Secretary DeVos claimed the Obama-era rules her department is rescinding have “failed too many students” by creating a bloated bureaucracy of complaints and cases. But instead of placing blame on the persistent culture of violence and how campuses have failed victims of assault long before the Obama administration, the department is removing the official legal routes victims can take to seek retribution at their school.
The hardest obstacle for victims to clear in this scenario is proving their case with “clear and convincing” evidence, instead of the Obama-era “preponderance of evidence”. In the preponderance of evidence policy, one party would have to have more convincing evidence to support their claim, regardless of the amount of evidence presented. The new policy’s evidence requirement requires the evidence to be overwhelmingly against the favor of the respondent to warrant disciplinary measures.
Sexual misconduct is especially difficult to prosecute by “clear and convincing” evidence given the transient nature of the crime and the systematic abuses and limitations that already make it hard for victims to seek justice. Relying on this frame of evidence makes it easier for the guilty to get away with sexual misconduct, re-offend and serve as an example to their peers that this behavior is acceptable.

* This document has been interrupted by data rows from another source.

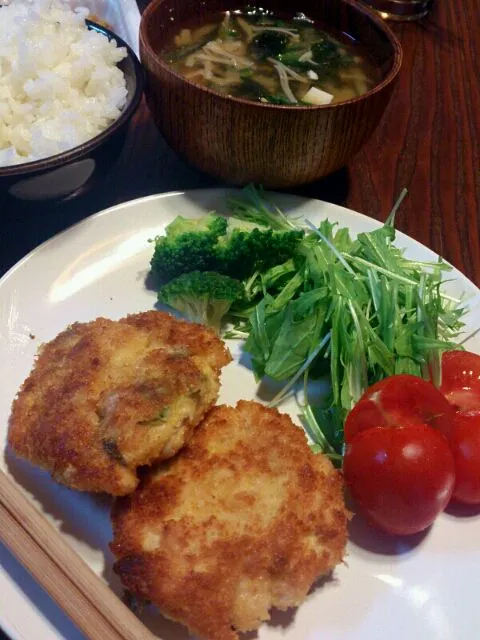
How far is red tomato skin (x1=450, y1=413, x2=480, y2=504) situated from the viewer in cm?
173

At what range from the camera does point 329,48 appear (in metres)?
2.76

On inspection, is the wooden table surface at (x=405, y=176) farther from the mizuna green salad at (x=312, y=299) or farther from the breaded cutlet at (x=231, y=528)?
the breaded cutlet at (x=231, y=528)

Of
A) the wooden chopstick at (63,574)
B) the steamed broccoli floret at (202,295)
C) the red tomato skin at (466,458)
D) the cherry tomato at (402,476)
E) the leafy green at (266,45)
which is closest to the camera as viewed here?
the wooden chopstick at (63,574)

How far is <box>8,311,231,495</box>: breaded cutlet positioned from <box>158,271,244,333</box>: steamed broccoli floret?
167mm

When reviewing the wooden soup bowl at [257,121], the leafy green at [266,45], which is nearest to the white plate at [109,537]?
the wooden soup bowl at [257,121]

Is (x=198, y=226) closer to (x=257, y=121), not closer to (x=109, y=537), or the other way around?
(x=257, y=121)

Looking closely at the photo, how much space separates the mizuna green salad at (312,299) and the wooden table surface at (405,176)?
463 millimetres

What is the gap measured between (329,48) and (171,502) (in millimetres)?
2176

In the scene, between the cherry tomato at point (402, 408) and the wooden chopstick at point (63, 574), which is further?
the cherry tomato at point (402, 408)

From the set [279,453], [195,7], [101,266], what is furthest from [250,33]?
[279,453]

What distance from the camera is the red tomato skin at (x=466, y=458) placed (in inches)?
68.3

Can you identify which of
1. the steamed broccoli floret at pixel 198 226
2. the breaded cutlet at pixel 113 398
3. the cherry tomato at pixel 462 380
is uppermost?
the steamed broccoli floret at pixel 198 226

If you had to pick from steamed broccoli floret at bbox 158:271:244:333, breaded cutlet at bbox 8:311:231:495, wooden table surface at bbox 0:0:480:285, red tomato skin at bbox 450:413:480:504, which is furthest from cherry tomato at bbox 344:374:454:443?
wooden table surface at bbox 0:0:480:285

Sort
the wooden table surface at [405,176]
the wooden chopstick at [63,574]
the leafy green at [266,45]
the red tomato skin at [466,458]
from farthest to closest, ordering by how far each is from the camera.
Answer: the leafy green at [266,45], the wooden table surface at [405,176], the red tomato skin at [466,458], the wooden chopstick at [63,574]
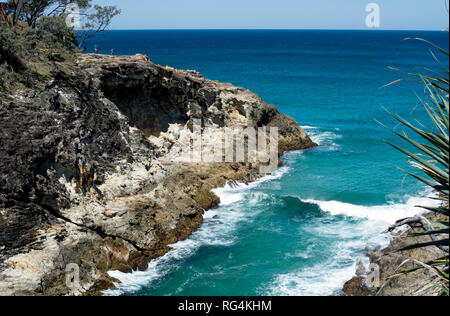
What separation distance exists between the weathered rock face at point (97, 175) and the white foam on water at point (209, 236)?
569 mm

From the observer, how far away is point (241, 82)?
87438 mm

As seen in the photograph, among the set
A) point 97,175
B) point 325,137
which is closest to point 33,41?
point 97,175

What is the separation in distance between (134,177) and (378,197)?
17843mm

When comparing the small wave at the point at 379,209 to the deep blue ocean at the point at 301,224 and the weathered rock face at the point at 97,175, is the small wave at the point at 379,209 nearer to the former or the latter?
the deep blue ocean at the point at 301,224

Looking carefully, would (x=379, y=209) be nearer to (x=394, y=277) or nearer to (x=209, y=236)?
(x=394, y=277)

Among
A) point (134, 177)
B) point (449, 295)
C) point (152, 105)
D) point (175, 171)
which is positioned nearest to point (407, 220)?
point (449, 295)

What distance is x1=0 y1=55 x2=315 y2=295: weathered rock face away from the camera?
66.3 ft

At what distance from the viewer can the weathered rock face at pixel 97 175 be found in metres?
20.2

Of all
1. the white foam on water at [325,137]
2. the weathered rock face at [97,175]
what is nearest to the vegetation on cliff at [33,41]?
the weathered rock face at [97,175]

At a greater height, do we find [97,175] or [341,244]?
[97,175]

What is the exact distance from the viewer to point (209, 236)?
26.5 meters

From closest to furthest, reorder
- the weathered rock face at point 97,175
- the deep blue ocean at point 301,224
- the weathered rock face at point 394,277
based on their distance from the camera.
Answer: the weathered rock face at point 394,277 → the weathered rock face at point 97,175 → the deep blue ocean at point 301,224

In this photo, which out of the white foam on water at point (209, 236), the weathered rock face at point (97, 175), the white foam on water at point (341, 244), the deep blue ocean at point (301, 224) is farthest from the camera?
the white foam on water at point (209, 236)

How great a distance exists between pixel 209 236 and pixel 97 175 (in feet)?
24.9
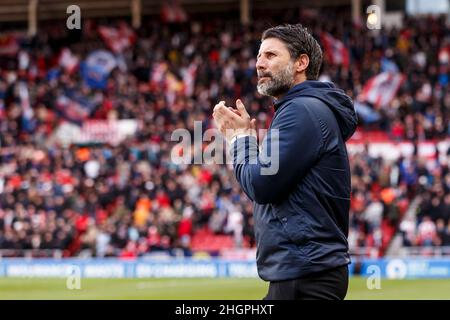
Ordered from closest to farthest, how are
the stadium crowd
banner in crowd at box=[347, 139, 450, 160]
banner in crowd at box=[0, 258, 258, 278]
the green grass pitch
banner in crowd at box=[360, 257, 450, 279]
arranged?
the green grass pitch < banner in crowd at box=[360, 257, 450, 279] < banner in crowd at box=[0, 258, 258, 278] < the stadium crowd < banner in crowd at box=[347, 139, 450, 160]

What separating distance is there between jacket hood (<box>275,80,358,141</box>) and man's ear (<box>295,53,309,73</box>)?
9 cm

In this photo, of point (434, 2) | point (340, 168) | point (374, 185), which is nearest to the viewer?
point (340, 168)

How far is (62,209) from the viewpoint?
26312mm

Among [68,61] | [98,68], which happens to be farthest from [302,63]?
[68,61]

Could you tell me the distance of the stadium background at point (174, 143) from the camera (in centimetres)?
2283

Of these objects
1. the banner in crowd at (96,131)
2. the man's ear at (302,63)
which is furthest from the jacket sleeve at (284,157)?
the banner in crowd at (96,131)

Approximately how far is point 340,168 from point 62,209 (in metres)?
22.6

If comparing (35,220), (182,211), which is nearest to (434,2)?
(182,211)

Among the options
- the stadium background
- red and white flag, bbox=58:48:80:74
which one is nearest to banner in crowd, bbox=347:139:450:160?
the stadium background

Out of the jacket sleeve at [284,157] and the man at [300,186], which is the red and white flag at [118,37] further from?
the jacket sleeve at [284,157]

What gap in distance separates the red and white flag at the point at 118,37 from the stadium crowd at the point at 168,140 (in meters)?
0.29

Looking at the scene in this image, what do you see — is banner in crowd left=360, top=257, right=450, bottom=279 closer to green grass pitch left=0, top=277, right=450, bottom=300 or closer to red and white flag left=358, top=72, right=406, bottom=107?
green grass pitch left=0, top=277, right=450, bottom=300

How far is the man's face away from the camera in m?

The other problem with the policy’s new evidence standards is the option to cross-examine. While this is a good opportunity to connect the dots, the complainant has to agree to meet with the respondent for this to happen. If not, the complainant is usually expected to drop the case. Encouraging complainants to face their accused abuser is inappropriate, crass and can even be traumatic, which is why the Obama-era rules don’t allow it. Making this an important step of the investigation process will leave a lot of victims out to dry.
The Department of Education had the opportunity to continue supporting an agenda of ending pervasive instances of sexual misconduct on college campuses, thus opening the educational doors for victims and potential victims, who are overwhelmingly young women. Instead, the new policies will only sweep heinous crimes under the rug while universities get to claim they have fewer instances of misconduct.
Students will lose. Education will lose. The only winner in these guidelines is rape culture. DeVos and her staff should reconsider these measures if they ever truly believed a person is entitled to a safe learning environment, no matter the cost.